Thou Shalt Not....
In the United States, federal judge have something no other group of federal employees have: life tenure. They cannot be removed from their job without impeachment, and their salary never goes down. Some have said that being a federal judge is the most powerful job in the United States because even a lowly district court judge can never be fired.
In addition, of course, the same federal judges tend to have a lot of judicial power. They can implement and apply federal laws and rules, and they have the power to confine a person for contempt of court. It is for this reason, if for no other, that lawyers always advise their clients never to take on the judge.
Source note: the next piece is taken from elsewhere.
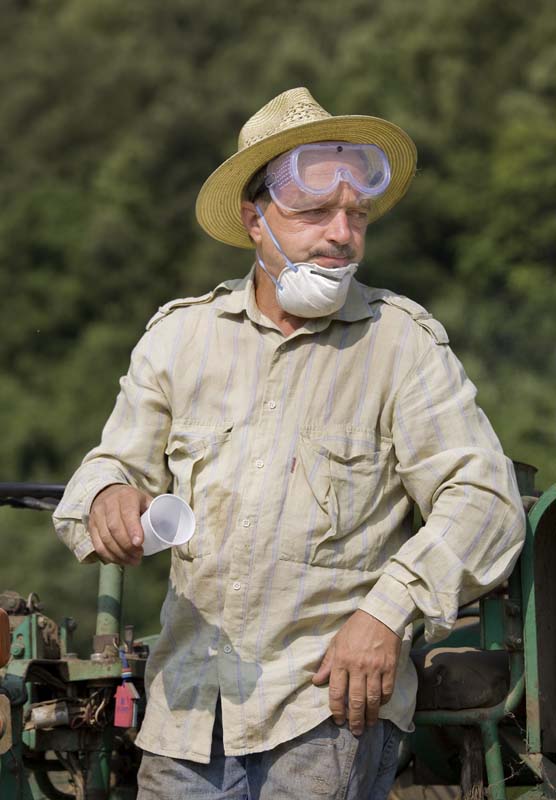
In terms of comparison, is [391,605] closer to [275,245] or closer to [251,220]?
[275,245]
A client can get away with being dismissive of another attorney, or rude to a witness, but being rude to a judge is "sanctionable."
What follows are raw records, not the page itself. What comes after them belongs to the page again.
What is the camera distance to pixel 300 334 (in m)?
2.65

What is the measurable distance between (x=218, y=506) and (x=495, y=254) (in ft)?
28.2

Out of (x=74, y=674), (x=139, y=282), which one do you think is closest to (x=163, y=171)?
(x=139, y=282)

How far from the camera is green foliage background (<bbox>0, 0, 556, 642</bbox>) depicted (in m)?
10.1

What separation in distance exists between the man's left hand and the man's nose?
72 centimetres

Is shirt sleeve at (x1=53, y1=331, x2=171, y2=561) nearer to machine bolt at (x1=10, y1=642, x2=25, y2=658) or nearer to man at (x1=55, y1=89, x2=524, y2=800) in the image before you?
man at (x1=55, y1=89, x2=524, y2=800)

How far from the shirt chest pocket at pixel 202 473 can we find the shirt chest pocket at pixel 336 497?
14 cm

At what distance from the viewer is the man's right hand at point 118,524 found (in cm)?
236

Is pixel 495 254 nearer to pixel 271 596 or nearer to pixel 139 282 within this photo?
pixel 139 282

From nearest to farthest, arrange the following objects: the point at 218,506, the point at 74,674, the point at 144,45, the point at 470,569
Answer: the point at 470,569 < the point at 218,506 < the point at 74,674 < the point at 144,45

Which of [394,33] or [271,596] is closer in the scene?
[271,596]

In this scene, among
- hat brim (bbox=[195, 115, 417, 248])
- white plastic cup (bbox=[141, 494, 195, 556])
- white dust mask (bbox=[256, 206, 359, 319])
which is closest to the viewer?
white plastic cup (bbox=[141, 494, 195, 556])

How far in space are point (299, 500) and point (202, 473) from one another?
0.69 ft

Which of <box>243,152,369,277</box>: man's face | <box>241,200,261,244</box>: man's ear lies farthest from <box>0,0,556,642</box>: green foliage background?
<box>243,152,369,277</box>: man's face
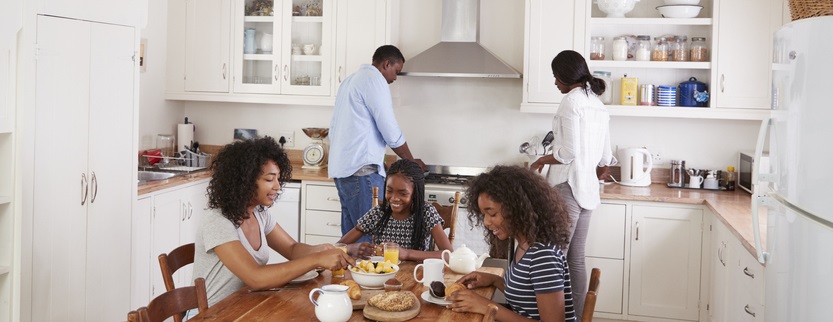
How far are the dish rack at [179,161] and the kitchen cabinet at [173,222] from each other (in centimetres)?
29

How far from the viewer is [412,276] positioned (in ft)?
9.09

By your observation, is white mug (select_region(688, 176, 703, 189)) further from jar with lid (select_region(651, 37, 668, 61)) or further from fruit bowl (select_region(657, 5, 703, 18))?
fruit bowl (select_region(657, 5, 703, 18))

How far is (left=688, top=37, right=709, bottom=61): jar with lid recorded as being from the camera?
476 cm

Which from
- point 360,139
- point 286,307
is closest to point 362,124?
point 360,139

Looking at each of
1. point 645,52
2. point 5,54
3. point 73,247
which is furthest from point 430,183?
point 5,54

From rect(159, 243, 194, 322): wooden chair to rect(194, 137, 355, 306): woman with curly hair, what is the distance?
0.28 feet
Generally, when a judge orders a party to litigation to do something - like produce documents in response to a subpoena - the party has a choice: they can either comply with the order or they can challenge the order in an appellate court. What they can't do is just choose not to obey the order. Yet, curiously, that is exactly what a nursing home in Arkansas did earlier this month.
An Osceola nursing facility refused to provide documents to the Equal Employment Opportunity Commission in response to a subpoena. They told the EEOC that they would comply, then they never did. So the EEOC went to federal court to enforce their subpoena.
Early in January of this year the nursing home was served with a federal complaint urging enforcement of the subpoena, but for some reason did not show up at the hearing that was sent for January 7. Thereafter, the Court issued an order where it said "Osceola Healthcare to respond - fully, completely & promptly - to the EEOC's July 2010 subpoena by 1/31/2011. The Court will hold a (Status/Evidentiary Hearing on 2/11/2011 at 2:00 PM in Little Rock Courtroom # B-155 before Judge D. P. Marshall Jr.) Petitioner & Respondent are ordered to appear. As an entity, Respondent must be represented by counsel at the hearing. If Respondent fails to respond to the subpoena fully & completely as ordered by 1/31/2011, then the Court will take evidence & hear argument at the February 11th hearing on the appropriate sanction. The U.S. Marshal is directed to serve this Order on Osceola Nuring Home LLP's registered agent for service, Stafford Kees, Jr., as soon as possible & in person, if possible."
Luckily for the nursing home the hearing originally set in February was pushed back to March 8. After the hearing on March 8, however, the trial court slapped the facility with a $2,500 sanction for causing the EEOC to enforce its subpoena. Predictably, the defendant has asked the Court to reconsider.
Reading the transcript available on the federal court system, it is clear the judge was terribly put out with a nursing home that appeared to be ducking its responsibilities under federal law. The lesson is an important one for facilities: subpoenas have legal force and mean that documents must be produced. If a facility cannot or does not want to comply, it must seek legal help in doing so. To do otherwise is to ignore the 11th Commandment: thou shalt not annoy a federal judge!